Aku beranjak ke kamar. Entah apalagi yang mereka bicarakan aku sudah tak peduli. Terlalu sakit aku mendengar semua itu. Meski aku paham semua orang kini memandang rendah padaku. Tapi pantaskah mereka membicarakan itu di depan jenazah Ibu?
Aku mengunci kamar dan terduduk bersandar pada pintu. Tak terbendung lagi air mata ini. Dadaku terasa sesak.
Mengapa Ya Allah? Mengapa jalan hidupku harus seperti ini?
Batinku meronta dan marah. Tak habis pikir dengan takdir yang begitu kejam memperlakukanku. Di usia 32 tahun seperti sekarang aku menyandang gelar perawan tua. Mereka bilang aku terlalu pemilih karena menolak beberapa lamaran.

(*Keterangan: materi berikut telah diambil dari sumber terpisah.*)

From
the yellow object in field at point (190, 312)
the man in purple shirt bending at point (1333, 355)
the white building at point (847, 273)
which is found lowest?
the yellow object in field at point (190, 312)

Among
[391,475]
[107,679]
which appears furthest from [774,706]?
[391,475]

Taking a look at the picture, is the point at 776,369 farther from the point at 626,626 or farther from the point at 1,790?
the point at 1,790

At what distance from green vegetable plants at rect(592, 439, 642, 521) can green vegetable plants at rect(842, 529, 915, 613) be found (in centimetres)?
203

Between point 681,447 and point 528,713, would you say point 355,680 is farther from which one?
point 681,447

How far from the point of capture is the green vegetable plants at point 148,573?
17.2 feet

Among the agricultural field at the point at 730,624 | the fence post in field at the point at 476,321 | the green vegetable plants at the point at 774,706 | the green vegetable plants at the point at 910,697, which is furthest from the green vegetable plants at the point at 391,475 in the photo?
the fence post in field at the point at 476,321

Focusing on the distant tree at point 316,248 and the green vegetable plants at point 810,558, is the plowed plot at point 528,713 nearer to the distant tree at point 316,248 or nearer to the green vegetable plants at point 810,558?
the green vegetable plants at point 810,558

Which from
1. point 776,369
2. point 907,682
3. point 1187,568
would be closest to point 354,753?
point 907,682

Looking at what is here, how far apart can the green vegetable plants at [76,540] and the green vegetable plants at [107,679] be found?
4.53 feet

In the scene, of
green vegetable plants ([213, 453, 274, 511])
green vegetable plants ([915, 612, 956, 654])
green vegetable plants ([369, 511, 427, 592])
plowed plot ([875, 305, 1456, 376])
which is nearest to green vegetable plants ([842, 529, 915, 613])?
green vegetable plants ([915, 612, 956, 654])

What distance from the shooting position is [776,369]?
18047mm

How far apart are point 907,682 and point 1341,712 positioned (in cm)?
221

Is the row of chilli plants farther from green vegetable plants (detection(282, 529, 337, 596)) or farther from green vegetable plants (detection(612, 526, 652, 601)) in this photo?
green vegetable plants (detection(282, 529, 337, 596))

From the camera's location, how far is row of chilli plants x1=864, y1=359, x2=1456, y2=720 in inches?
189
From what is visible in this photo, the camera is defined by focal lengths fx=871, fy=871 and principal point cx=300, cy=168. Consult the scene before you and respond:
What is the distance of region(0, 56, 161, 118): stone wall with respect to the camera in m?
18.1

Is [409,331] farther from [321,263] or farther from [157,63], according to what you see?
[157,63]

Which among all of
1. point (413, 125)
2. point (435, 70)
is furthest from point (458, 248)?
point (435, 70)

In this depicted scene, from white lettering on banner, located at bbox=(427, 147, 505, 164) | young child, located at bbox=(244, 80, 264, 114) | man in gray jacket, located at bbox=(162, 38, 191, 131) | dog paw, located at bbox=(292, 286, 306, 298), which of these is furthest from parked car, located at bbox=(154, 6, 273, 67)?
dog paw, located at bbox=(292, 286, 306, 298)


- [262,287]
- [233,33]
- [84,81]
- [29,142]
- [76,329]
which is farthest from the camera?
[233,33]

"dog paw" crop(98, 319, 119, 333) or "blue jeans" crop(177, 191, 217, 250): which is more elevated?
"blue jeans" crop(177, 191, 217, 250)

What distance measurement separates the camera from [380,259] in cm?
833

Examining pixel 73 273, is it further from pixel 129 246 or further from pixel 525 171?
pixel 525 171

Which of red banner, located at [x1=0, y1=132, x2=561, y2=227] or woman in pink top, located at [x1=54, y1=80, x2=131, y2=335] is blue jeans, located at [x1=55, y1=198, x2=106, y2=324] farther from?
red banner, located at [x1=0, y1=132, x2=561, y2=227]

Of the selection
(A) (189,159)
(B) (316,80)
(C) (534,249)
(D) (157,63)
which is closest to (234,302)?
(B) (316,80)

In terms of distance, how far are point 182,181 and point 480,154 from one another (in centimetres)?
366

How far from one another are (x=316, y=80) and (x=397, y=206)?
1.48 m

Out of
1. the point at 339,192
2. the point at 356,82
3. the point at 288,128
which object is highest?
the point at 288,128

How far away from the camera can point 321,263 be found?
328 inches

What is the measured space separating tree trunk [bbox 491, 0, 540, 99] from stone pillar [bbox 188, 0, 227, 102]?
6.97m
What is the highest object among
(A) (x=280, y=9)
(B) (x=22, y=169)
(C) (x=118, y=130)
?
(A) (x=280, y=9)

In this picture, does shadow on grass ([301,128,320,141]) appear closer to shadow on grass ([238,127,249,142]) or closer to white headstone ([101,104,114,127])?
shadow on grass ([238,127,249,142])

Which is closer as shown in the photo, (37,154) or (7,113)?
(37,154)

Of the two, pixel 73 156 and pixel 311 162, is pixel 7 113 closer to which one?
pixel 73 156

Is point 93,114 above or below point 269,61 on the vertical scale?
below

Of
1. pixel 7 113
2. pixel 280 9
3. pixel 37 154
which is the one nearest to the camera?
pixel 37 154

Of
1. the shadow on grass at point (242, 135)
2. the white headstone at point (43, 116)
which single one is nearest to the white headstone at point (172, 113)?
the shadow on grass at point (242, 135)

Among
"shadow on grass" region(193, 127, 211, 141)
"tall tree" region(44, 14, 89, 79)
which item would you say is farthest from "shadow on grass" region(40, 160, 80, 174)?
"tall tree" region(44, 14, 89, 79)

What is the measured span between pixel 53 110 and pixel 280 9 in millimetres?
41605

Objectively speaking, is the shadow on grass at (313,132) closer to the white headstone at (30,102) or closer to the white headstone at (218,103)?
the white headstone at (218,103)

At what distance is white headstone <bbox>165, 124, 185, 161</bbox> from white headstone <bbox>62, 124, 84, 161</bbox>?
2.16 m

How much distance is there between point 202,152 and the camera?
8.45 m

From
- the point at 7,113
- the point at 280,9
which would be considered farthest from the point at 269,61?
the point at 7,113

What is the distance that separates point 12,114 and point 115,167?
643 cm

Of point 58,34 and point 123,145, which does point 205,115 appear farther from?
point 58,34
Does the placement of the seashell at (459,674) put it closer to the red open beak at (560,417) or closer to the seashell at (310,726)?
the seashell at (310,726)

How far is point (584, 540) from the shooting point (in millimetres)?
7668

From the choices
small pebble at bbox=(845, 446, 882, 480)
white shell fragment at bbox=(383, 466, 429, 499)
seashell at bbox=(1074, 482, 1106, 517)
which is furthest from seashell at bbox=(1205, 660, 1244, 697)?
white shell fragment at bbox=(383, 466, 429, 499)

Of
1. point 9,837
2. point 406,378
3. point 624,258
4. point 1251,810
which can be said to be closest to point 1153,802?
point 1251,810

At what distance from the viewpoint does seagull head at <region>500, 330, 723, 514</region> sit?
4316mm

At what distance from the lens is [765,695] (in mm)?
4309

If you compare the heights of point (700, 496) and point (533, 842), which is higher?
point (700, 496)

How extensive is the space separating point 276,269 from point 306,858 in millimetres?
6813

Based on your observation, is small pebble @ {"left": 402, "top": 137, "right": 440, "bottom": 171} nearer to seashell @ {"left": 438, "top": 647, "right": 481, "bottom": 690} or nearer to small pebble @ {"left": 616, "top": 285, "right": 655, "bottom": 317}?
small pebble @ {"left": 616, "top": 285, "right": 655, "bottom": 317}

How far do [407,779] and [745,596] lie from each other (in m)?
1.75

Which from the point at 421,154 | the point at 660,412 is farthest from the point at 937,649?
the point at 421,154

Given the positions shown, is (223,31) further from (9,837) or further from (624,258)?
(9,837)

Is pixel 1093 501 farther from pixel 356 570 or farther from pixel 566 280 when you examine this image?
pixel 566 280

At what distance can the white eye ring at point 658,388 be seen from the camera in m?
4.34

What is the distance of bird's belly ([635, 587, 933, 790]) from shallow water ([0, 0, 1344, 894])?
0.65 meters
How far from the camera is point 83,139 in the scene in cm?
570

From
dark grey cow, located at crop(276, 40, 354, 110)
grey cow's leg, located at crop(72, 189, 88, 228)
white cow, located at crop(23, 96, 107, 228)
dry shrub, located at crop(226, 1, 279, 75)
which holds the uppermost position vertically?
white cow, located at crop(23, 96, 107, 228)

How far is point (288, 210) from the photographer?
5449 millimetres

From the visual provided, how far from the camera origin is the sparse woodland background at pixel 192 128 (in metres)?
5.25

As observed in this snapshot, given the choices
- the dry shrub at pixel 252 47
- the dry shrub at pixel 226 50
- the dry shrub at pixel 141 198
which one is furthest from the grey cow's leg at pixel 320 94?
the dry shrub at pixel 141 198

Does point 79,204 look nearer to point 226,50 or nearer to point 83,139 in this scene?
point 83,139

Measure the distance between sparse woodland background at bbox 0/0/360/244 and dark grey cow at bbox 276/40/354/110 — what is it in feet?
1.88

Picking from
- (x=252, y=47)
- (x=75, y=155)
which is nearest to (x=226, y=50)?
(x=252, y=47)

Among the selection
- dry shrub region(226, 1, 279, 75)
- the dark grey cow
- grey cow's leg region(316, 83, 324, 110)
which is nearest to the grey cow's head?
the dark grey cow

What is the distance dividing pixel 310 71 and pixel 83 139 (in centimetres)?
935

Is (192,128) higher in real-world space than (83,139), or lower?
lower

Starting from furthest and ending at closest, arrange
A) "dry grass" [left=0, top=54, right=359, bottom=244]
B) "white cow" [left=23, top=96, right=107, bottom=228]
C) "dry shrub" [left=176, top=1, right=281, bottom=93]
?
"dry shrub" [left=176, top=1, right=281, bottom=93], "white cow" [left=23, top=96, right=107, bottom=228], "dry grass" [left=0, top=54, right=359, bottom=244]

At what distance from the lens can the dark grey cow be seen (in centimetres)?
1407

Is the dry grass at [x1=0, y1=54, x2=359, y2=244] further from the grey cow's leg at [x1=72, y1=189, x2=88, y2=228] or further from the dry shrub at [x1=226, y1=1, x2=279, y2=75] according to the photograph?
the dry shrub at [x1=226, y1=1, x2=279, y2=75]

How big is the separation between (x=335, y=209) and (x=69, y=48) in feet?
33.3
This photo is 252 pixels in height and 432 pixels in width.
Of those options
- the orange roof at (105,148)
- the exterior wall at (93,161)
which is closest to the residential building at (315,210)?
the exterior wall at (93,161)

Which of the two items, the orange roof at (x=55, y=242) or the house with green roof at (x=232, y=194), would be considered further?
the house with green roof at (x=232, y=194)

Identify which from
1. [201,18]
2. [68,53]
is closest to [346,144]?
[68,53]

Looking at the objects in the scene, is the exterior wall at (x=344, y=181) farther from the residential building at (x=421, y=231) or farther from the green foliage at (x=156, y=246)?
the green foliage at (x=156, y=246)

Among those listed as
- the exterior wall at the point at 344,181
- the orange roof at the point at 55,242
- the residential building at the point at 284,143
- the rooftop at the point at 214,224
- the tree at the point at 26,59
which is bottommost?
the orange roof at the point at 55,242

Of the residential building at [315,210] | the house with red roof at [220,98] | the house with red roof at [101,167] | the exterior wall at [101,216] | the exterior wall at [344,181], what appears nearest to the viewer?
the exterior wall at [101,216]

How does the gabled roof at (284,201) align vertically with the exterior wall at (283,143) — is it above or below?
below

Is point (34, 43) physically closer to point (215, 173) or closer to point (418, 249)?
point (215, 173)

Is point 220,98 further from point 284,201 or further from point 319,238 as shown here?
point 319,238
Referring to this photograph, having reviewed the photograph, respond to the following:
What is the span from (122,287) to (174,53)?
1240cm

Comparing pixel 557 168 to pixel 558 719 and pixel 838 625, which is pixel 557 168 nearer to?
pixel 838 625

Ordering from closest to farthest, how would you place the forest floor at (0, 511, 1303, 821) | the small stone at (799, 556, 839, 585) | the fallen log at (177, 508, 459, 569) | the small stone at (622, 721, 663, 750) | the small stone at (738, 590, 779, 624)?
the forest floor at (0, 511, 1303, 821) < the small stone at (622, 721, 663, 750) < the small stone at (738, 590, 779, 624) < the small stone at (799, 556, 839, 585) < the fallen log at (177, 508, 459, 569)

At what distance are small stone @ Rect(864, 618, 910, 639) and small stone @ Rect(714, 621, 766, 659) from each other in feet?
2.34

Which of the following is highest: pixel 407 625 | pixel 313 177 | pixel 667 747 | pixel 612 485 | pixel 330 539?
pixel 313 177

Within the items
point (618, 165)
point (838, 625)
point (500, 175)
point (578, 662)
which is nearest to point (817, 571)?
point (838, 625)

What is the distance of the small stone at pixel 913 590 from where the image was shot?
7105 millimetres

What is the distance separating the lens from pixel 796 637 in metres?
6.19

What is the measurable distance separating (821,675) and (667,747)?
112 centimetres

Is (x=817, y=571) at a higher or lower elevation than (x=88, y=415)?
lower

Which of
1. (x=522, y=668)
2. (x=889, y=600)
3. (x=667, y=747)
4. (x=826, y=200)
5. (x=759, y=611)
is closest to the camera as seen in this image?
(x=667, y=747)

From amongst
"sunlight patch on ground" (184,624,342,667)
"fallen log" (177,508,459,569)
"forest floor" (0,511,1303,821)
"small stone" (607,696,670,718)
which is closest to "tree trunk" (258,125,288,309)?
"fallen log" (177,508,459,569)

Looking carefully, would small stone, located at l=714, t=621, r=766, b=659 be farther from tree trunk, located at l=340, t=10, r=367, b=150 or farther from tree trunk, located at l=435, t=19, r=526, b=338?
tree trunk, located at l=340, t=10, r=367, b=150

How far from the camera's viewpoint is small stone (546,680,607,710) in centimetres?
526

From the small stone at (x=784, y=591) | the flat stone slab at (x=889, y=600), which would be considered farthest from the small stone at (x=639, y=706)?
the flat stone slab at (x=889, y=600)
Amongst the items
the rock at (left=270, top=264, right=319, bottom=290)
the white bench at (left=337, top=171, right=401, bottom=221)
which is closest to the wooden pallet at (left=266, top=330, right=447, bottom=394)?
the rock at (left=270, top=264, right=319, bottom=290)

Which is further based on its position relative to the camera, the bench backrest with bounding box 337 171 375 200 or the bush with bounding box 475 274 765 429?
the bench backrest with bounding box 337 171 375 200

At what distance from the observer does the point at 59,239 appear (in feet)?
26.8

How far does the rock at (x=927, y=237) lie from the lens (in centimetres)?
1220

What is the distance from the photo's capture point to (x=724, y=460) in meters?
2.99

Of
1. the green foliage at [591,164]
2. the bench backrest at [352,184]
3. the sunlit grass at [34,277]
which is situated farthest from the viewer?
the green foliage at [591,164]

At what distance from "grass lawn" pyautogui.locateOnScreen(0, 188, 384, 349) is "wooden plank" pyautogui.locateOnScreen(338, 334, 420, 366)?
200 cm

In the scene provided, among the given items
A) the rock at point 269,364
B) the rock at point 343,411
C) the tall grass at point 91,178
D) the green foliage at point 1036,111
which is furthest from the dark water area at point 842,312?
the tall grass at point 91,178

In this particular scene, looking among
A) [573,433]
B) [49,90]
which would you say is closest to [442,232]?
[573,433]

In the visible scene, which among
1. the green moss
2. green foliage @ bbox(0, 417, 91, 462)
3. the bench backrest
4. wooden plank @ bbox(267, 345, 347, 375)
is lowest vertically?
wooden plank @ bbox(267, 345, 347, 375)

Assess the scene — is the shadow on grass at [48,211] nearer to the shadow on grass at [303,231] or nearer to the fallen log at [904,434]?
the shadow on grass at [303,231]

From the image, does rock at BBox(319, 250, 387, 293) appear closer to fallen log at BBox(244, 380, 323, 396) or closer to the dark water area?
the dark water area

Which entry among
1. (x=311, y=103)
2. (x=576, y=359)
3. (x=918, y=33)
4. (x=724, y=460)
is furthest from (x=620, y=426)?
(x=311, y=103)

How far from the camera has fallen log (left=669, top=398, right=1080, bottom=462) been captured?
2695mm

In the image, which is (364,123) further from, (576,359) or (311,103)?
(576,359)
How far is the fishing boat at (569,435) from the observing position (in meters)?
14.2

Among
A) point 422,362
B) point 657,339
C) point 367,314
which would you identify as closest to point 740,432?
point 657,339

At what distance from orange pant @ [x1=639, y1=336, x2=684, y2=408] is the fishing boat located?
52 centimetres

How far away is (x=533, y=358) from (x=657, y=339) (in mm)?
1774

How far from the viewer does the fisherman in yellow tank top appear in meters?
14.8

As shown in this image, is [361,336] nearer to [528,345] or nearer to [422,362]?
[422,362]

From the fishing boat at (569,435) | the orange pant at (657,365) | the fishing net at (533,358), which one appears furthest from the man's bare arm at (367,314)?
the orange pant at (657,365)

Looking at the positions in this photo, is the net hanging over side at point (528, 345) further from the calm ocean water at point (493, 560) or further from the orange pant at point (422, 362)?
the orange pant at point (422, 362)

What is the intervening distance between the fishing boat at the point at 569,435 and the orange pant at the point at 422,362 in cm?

Aku yang terlalu sibuk dengan karir karena ingin segera memberangkatkan Ibu dan Bapak ke tanah suci justru dicibir karena dianggap sombong. Sampai saat ada PHK besar-besaran di perusahaanku mereka semua kompak mengatakan bahwa itu pantas kuterima sebagai karma karena menolak banyak lelaki yang meminang.
Selama ini aku diam. Namun hari ini, aku merasa Allah terlalu dalam mengujiku. Aku merasa sudah tak sanggup menahan semua sakit dan beban ini. Jika hanya sekedar cemoohan karena menolak lamaran beberapa laki-laki maupun kehilangan pekerjaan aku masih kuat. Tapi jika telah membuka hati dan mulai mencintai seseorang yang menurutku tepat lalu ternyata harus kehilangan di hari pernikahan, sampai ibuku harus meregang nyawa karena penyakit jantung sehari setelah peristiwa pilu itu, aku benar-benar tak tahan.
*****
Hari ini hari ke delapan setelah kepergian Ibu. Selama tujuh hari aku lebih banyak mengurung diri di kamar. Seperlunya berbicara dengan saudara yang membantu menyiapkan tahlilan untuk Ibu. Untunglah mereka paham kondisiku. Sehingga tak terlalu banyak mengusikku dengan hal-hal tak penting.
Tok tok tok …
“Intan? Ini Bude Minah, Ndug. Boleh masuk?” terdengar suara Bude Minah, kakak kandung almarhum Ibu.
“Nggih Bude. Masuk saja. Tidak dikunci.” Aku menyahut tanpa beranjak dari sisi jendela.
“Sedang apa Ndug?” Bude bertanya basa-basi setelah masuk dan duduk di tepi tempat tidurku.
“Ah, tidak Bude. Cuma masih kangen Ibu sama Bapak. Sekarang makin sepi,” jawabku.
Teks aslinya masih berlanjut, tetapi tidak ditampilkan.